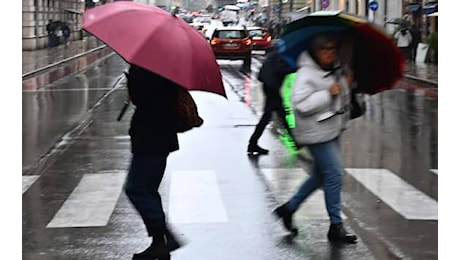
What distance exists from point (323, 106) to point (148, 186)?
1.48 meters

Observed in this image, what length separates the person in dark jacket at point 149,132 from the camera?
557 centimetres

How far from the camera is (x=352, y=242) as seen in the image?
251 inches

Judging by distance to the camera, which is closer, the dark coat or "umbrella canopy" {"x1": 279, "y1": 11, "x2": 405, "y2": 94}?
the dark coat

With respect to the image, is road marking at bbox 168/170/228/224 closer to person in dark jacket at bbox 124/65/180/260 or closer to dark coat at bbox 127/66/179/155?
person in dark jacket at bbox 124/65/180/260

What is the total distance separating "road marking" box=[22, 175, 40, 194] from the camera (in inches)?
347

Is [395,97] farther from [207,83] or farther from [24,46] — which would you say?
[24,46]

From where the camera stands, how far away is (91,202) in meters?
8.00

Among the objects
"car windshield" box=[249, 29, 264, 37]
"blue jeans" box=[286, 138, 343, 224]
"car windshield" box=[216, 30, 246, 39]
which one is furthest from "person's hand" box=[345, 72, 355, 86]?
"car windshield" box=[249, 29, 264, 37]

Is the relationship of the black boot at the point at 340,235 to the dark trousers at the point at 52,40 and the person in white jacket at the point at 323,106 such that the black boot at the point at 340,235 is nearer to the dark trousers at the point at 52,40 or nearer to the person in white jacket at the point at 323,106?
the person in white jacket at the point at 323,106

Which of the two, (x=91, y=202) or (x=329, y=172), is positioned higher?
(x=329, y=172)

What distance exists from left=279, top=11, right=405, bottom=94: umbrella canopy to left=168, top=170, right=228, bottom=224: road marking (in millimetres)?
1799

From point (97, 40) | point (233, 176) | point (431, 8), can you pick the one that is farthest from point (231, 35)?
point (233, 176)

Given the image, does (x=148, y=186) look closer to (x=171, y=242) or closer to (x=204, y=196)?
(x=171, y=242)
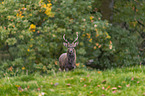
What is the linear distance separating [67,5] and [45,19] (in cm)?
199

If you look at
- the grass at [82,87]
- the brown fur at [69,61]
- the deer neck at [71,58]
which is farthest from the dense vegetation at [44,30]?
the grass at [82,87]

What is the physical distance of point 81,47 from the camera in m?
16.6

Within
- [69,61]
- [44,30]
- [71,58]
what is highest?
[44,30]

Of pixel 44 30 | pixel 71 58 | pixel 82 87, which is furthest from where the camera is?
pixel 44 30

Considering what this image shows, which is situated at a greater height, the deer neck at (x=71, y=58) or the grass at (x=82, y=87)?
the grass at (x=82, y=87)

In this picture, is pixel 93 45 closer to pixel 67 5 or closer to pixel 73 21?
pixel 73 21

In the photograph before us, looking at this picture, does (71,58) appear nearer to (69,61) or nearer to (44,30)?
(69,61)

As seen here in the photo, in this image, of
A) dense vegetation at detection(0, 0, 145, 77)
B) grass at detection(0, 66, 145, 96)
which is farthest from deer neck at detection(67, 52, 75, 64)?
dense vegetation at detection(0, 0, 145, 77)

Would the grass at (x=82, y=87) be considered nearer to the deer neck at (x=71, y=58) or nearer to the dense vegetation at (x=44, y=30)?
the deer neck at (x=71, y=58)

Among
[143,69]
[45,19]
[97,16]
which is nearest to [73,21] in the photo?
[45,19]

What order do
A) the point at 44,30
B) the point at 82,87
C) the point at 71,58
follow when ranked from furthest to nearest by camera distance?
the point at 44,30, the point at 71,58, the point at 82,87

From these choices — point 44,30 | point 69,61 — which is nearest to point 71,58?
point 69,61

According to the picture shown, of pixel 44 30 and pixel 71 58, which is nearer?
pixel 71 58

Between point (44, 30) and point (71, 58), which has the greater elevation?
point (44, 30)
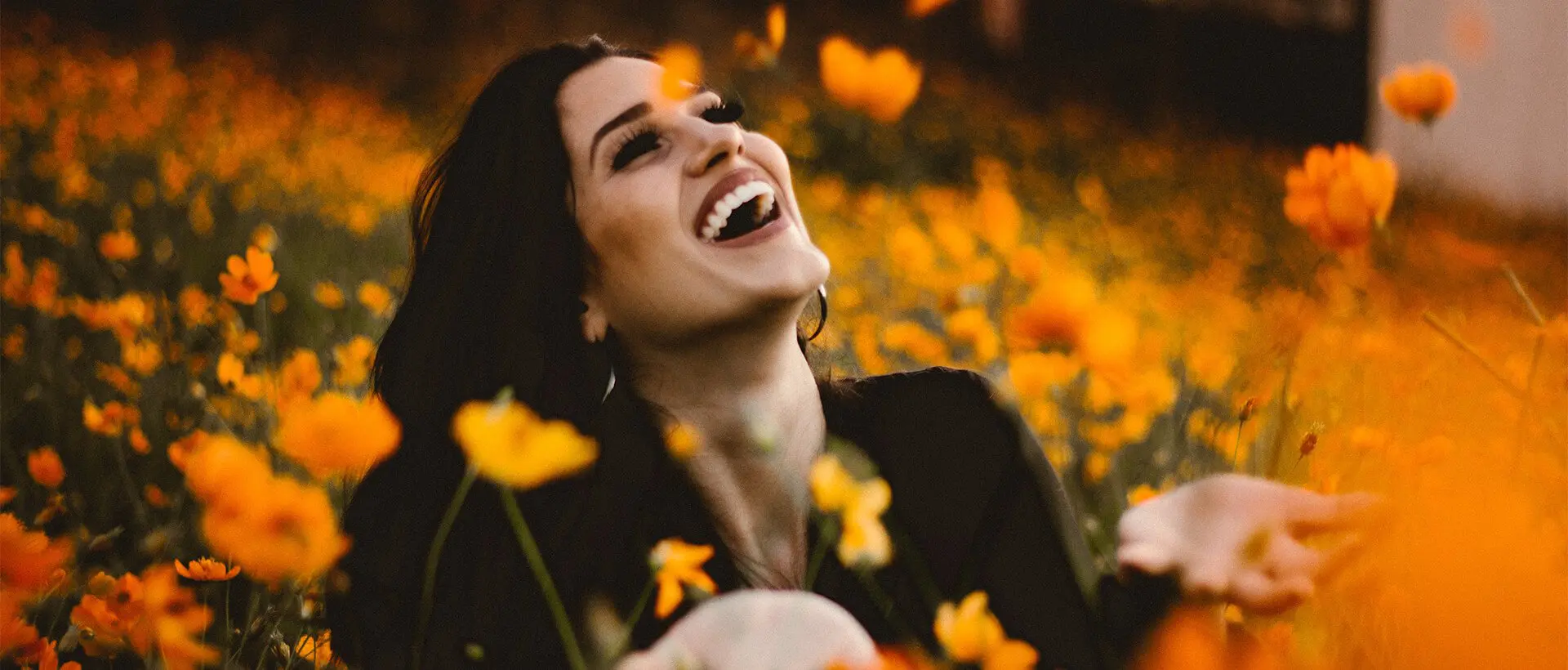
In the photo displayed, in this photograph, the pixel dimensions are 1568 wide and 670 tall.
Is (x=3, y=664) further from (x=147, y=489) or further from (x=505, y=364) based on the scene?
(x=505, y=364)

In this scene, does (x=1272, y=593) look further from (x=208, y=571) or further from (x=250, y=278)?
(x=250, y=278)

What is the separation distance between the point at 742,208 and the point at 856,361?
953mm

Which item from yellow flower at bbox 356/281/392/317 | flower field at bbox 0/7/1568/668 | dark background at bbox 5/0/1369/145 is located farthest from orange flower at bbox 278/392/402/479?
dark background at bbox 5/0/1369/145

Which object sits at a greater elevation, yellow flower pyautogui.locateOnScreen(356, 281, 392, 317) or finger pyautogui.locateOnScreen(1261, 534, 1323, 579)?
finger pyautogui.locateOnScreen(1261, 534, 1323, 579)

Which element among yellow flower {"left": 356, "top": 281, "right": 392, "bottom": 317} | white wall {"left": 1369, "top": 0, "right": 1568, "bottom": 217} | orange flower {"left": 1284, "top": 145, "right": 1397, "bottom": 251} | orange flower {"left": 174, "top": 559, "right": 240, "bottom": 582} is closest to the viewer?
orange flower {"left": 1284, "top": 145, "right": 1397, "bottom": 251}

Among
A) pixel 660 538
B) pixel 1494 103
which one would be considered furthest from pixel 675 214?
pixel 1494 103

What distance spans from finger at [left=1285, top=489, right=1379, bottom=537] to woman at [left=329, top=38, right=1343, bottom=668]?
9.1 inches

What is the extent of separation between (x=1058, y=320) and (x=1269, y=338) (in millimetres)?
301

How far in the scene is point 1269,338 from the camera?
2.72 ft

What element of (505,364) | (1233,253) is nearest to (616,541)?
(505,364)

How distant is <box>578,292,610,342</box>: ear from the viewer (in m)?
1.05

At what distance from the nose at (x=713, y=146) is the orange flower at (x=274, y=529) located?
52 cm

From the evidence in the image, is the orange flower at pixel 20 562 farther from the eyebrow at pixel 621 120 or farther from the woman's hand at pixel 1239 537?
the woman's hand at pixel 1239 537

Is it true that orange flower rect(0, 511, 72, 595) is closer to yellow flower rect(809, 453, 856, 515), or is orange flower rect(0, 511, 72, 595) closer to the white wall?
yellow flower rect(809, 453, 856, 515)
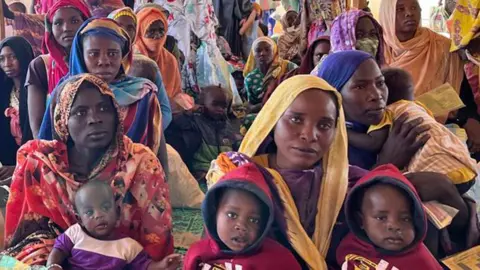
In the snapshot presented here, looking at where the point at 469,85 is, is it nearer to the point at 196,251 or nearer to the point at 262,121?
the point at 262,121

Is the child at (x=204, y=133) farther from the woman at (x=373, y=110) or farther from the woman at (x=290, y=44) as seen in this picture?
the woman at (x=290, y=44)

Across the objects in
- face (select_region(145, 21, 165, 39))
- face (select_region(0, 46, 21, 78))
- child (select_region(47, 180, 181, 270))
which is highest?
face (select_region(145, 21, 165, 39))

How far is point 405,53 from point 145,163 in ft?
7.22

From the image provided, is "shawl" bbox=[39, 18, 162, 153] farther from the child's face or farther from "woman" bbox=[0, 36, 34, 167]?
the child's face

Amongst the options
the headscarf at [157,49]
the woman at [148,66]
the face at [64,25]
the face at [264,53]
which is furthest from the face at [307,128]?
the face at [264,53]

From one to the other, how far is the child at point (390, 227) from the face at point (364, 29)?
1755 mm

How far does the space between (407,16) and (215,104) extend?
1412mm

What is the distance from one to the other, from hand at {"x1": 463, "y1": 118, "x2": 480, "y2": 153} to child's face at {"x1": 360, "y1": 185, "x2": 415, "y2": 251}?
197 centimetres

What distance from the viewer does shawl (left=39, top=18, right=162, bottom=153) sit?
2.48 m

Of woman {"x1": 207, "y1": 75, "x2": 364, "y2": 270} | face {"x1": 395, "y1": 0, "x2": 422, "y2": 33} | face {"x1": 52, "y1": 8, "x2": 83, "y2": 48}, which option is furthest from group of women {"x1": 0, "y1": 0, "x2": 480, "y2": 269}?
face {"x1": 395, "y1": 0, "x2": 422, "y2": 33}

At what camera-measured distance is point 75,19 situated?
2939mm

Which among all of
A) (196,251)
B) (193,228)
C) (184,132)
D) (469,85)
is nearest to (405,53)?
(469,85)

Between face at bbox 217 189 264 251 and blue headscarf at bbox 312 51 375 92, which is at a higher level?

┄┄┄┄┄┄┄┄┄┄┄┄┄┄┄┄┄┄┄┄

▶ **Problem to work on**
Starting at the line with "What distance from the viewer", copy every line up to and including the last one in the entries above.

▶ **Correct response**
What distance from the viewer does shawl (left=39, top=18, right=162, bottom=153) sit?
2.48 m

Of woman {"x1": 207, "y1": 75, "x2": 364, "y2": 270} | face {"x1": 395, "y1": 0, "x2": 422, "y2": 33} | face {"x1": 52, "y1": 8, "x2": 83, "y2": 48}, which option is furthest from group of women {"x1": 0, "y1": 0, "x2": 480, "y2": 269}?
face {"x1": 395, "y1": 0, "x2": 422, "y2": 33}

At what camera-measured distance is point 75,19 situated?
2939mm

Which among all of
A) (196,251)
B) (193,228)
C) (184,132)
D) (469,85)
is nearest to (405,53)?
(469,85)

Between face at bbox 217 189 264 251 and blue headscarf at bbox 312 51 375 92, which is at a higher level?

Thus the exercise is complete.